I was also commissioned again in 2017 to compose “Symphonic Blues #7” for Gunzenhauser, which we performed in New York, Pennsylvania, and Austria in 2018. I’m using the coda from that work and adding it to the “Symphonic Blues #6” recording.
Like our video Extravaganza, and the resulting album More Different Voices, all the musicians are recording their parts individually. This means that the only music they experience is their own. Though there is nothing like musicians playing in the same space together and interacting, and there is nothing like watching them, recording is a different art form. My focus is on setting the stage for the best individual performances and the best sonic experience for the listener.

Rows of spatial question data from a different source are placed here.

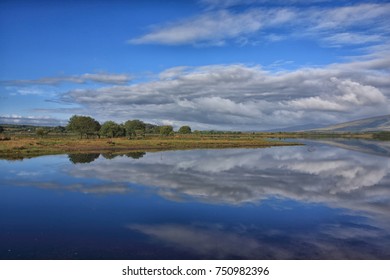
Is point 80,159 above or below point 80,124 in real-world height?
below

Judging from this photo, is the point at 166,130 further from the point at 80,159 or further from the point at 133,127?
the point at 80,159

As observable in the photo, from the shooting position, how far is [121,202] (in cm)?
2709

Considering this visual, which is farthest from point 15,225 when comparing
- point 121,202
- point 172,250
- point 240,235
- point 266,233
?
point 266,233

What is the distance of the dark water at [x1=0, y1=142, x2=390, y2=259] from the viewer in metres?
16.4

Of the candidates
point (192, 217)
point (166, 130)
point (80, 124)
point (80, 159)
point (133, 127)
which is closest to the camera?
point (192, 217)

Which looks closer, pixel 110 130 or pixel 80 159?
pixel 80 159

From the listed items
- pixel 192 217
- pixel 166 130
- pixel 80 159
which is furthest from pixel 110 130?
pixel 192 217

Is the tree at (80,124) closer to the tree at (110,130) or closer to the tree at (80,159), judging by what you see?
the tree at (110,130)

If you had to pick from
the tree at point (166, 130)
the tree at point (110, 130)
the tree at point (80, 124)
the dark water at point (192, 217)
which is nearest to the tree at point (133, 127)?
the tree at point (166, 130)

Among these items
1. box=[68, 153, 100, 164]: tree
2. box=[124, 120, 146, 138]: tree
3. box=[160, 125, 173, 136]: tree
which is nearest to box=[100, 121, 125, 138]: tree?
box=[124, 120, 146, 138]: tree

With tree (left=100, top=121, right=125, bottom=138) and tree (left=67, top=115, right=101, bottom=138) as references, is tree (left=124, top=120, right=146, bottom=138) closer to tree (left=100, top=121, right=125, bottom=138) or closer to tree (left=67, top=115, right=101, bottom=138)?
tree (left=100, top=121, right=125, bottom=138)

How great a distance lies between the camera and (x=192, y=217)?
2255 centimetres

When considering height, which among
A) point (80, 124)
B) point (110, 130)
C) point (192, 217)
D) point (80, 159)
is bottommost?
point (192, 217)

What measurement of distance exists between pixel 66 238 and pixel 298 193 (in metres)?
20.5
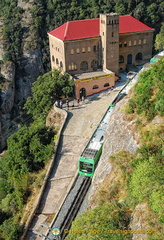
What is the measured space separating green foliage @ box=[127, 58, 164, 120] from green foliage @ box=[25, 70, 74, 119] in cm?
1454

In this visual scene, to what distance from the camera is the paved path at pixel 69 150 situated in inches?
902

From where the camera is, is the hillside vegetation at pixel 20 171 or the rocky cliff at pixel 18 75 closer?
the hillside vegetation at pixel 20 171

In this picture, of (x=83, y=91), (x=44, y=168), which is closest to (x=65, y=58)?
(x=83, y=91)

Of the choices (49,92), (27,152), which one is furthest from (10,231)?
(49,92)

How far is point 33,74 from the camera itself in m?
63.9

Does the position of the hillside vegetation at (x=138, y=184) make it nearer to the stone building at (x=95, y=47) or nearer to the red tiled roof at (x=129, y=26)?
the stone building at (x=95, y=47)

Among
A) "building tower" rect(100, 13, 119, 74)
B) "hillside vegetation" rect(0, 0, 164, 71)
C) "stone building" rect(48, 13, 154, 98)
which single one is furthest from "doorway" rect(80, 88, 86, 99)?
"hillside vegetation" rect(0, 0, 164, 71)

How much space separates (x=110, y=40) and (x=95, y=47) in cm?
259

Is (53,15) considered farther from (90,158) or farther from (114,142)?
(114,142)

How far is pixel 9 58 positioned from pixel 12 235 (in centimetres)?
4826

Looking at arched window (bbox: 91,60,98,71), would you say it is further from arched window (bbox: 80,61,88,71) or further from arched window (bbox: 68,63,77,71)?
arched window (bbox: 68,63,77,71)

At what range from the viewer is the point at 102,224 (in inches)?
603

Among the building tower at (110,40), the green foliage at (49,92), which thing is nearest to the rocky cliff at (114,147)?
the green foliage at (49,92)

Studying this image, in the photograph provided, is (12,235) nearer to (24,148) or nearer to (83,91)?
(24,148)
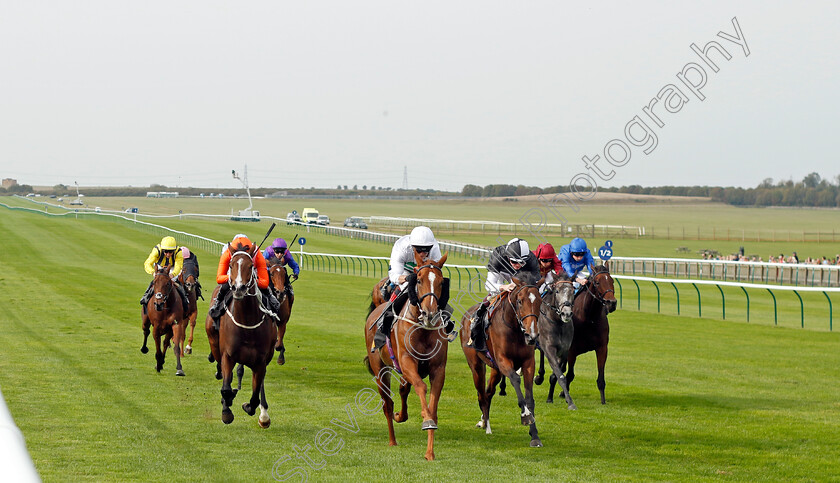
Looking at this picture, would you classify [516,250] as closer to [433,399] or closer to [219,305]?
[433,399]

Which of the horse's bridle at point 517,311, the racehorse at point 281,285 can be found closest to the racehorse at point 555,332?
the horse's bridle at point 517,311

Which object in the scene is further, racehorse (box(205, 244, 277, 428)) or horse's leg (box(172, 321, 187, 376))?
horse's leg (box(172, 321, 187, 376))

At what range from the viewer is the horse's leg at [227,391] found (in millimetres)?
9125

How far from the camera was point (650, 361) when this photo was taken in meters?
16.2

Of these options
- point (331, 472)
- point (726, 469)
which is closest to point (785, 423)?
point (726, 469)

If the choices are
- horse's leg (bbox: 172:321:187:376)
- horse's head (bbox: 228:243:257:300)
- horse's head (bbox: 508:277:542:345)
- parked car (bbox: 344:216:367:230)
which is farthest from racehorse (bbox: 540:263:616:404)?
parked car (bbox: 344:216:367:230)

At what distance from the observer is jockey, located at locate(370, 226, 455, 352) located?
806 centimetres

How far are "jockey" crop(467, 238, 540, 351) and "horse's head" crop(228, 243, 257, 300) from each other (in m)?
2.48

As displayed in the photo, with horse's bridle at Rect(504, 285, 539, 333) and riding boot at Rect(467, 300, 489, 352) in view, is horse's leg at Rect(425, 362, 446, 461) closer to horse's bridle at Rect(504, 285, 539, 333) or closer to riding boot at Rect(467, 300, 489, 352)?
horse's bridle at Rect(504, 285, 539, 333)

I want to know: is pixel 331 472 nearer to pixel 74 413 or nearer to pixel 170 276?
pixel 74 413

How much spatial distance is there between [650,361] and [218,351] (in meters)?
8.81

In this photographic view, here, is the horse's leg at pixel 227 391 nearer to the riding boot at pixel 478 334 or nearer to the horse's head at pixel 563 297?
the riding boot at pixel 478 334

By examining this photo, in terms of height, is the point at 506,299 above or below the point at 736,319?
above

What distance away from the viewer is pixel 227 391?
9188mm
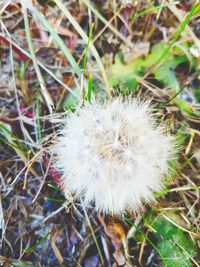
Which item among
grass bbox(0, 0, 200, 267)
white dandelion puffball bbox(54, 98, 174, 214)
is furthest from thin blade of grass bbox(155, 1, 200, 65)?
white dandelion puffball bbox(54, 98, 174, 214)

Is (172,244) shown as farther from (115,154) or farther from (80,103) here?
(80,103)

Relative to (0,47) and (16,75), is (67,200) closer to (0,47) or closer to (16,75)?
(16,75)

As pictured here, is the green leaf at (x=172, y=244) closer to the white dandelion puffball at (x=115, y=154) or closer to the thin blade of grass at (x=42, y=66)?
the white dandelion puffball at (x=115, y=154)

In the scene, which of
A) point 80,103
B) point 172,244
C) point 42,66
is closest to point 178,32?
point 80,103

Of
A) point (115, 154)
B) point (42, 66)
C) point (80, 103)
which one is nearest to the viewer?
point (115, 154)

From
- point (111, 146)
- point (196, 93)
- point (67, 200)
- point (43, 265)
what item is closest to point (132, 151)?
point (111, 146)

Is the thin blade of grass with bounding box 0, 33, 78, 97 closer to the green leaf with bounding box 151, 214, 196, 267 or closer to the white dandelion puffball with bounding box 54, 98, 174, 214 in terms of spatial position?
the white dandelion puffball with bounding box 54, 98, 174, 214
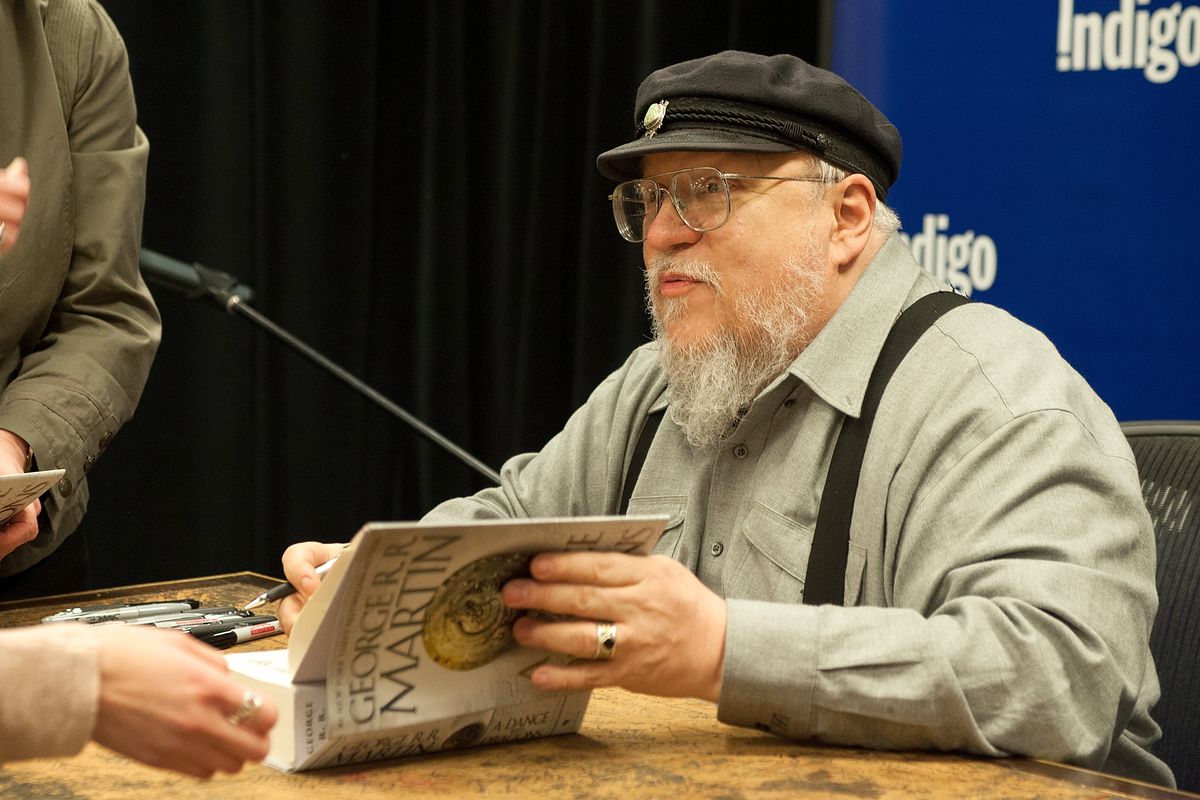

The recording is well under way, with all the woodwinds and brass already recorded. Beautiful recordings. So far, we have Stefán Ragnar Höskuldsson (principal flute with the CSO), Natalie Pilla (bassoon), John Yeh (CSO clarinet), and more. Strings, timpani, and percussion are next, not to mention blues harmonica.
And there is one more secret aspect to all this. At some point along this 80-year journey I discovered that music is not about music, it’s about people and relationships. That’s the real music. We are all connected. It’s so deep and powerful. I like reflecting this magic of connection whether we are in the same room… or in different rooms.